When burial caves were found in the rock layer under the road, construction was stopped and the findings were reported to the Religious Affairs Ministry and the Antiquities Authority. The authority's archaeologists found three burial caves carved into the rock and some pottery sherds dating back to the Roman era. The archaeologists said one of the caves had a burial chamber sealed with a round stone, and the tombs appeared unopened.

They could not determine the religion of the people buried in the caves, but a Jewish village is known to have existed nearby.

One archaeologist familiar with the issue said there are simpler ways to overcome the halakhic problems that halted the road work and led to changes in the plan. "There is a talmudic procedure for moving tombs, as Rabbi Shimon Bar-Yochai did in Tiberias," he said. "But he was a thousand times wiser and more practical than today's rabbis."

Near the Bir al-Machsur interchange, the National Roads Company decided to split the lanes so that one would pass on either side of the tomb found there, as it was impossible to raise the road at that spot. The dome of the tomb was sprayed with concrete and surrounded by poles. The landscape architects also decided to cover the lower part of the dome with stones, to make it fit in with the environment, as required by the road's planning principles.

West of that tomb, in the section of the road between Shfaram and Bir al-Machsur, another burial cave was found. Here, the road was raised by about three meters to distance it from the tomb, as religious officials demanded.

"All these changes were made in coordination with halakhic authorities and the relevant professionals," a National Roads Company official said. "The contractor was reimbursed for the direct costs, as is customary."

He said the cost ended up being lower than the sum the company had earmarked to cover unexpected expenses. "Such incidents are taken into account, and the antiquities' discovery did not affect the project's schedule," he added.

But instead of being invested in a salvage dig, the money earmarked for unexpected expenses was spent on changing the original road plan. Haaretz could not discover whether the burial caves were even opened, and if so, what was found in them and whether the contents were removed.

Haaretz has a photograph showing a concrete frame and a pipe in the spot where the tombs were found, but it is not clear what they are for.

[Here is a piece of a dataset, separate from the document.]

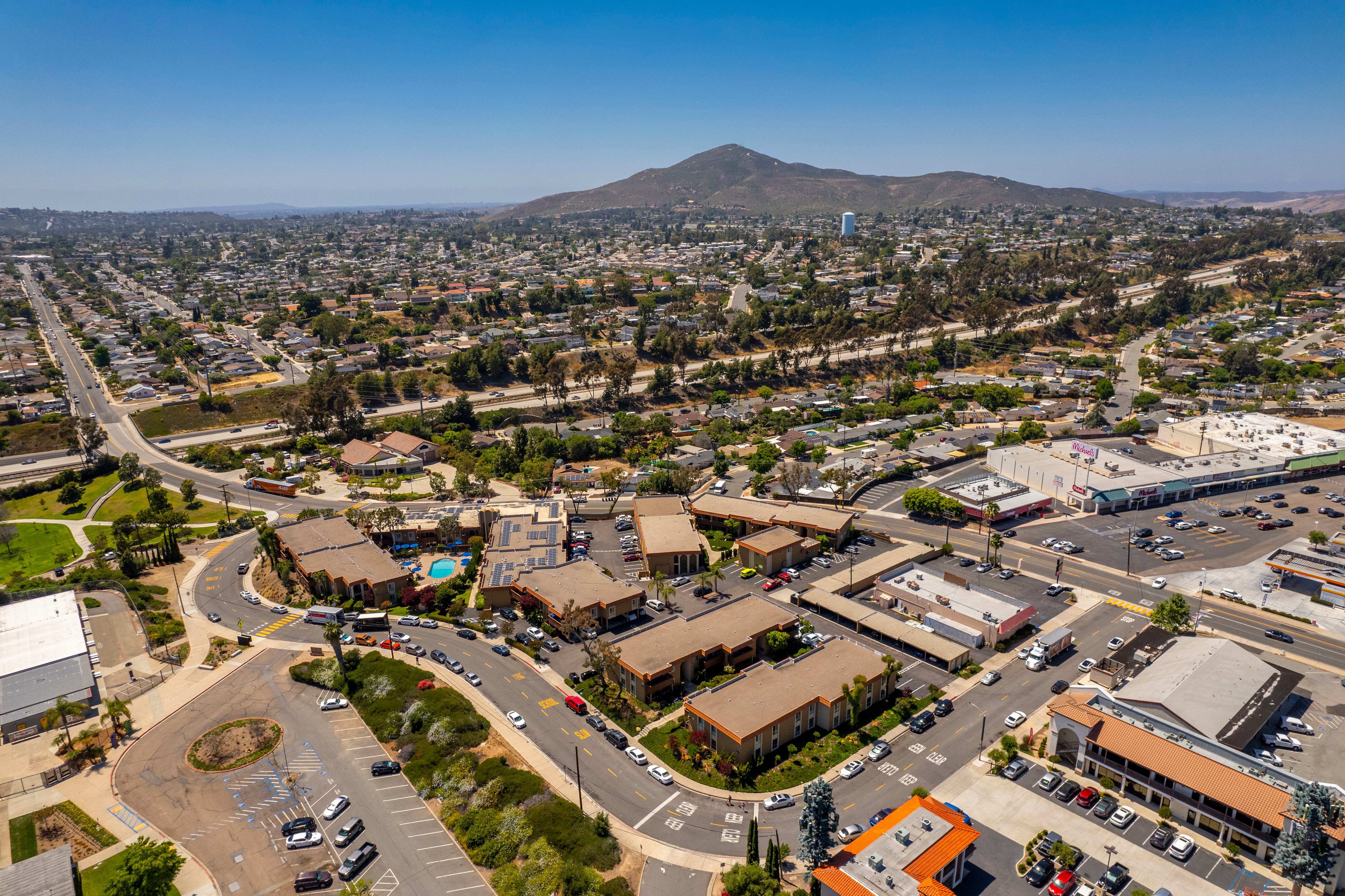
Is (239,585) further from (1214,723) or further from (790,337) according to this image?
(790,337)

Religious pressure changing the course of infrastructure work is nothing new in Israel. In Acre a few years ago, work on a pedestrian tunnel under the crosstown railway line was halted due to ultra-Orthodox claims that Jewish graves had been found there, and the city eventually had to draft another plan that cost tens of millions of shekels more than the original one.

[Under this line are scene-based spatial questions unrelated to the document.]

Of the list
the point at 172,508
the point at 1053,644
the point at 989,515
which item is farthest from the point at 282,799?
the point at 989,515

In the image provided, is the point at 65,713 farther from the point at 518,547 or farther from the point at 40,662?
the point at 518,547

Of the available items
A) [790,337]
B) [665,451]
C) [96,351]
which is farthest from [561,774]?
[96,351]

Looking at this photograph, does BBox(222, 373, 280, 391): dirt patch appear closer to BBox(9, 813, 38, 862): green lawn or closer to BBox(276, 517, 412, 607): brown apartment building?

In Tiberias, ancient graves created problems as far back as 2,000 years ago. Jews refused to live in the city, founded by Herod in 20 C.E., because it was built on the town of Hamat's ancient cemetery. According to legend, Rabbi Shimon Bar-Yochai came to bathe in Tiberias' hot springs to cure a skin condition and then purified the city by making all the corpses rise to the surface so they could be reburied elsewhere. This enabled Jews to move into the city.

But since then, the halakhic problems caused by ancient graves have become harder to solve. Earlier this year, for instance, religious pressure forced Tiberias to chop down three trees, each of them decades old, so it could turn a section of Hayarden Street into a road suitable for cohanim (descendents of the Jewish priestly caste ). Under Jewish law, cohanim are barred from being in the vicinity of a corpse. Consequently, they were unable to use certain roads in Tiberias' Old City because they passed too close to cemeteries in the area.

For the same reason, the city rebuilt part of Ben-Zakai Street, which entailed digging it up completely, removing all the underground mains and uprooting all the trees along the route. As a result, building this one-kilometer stretch of road took about three years and cost NIS 18 million.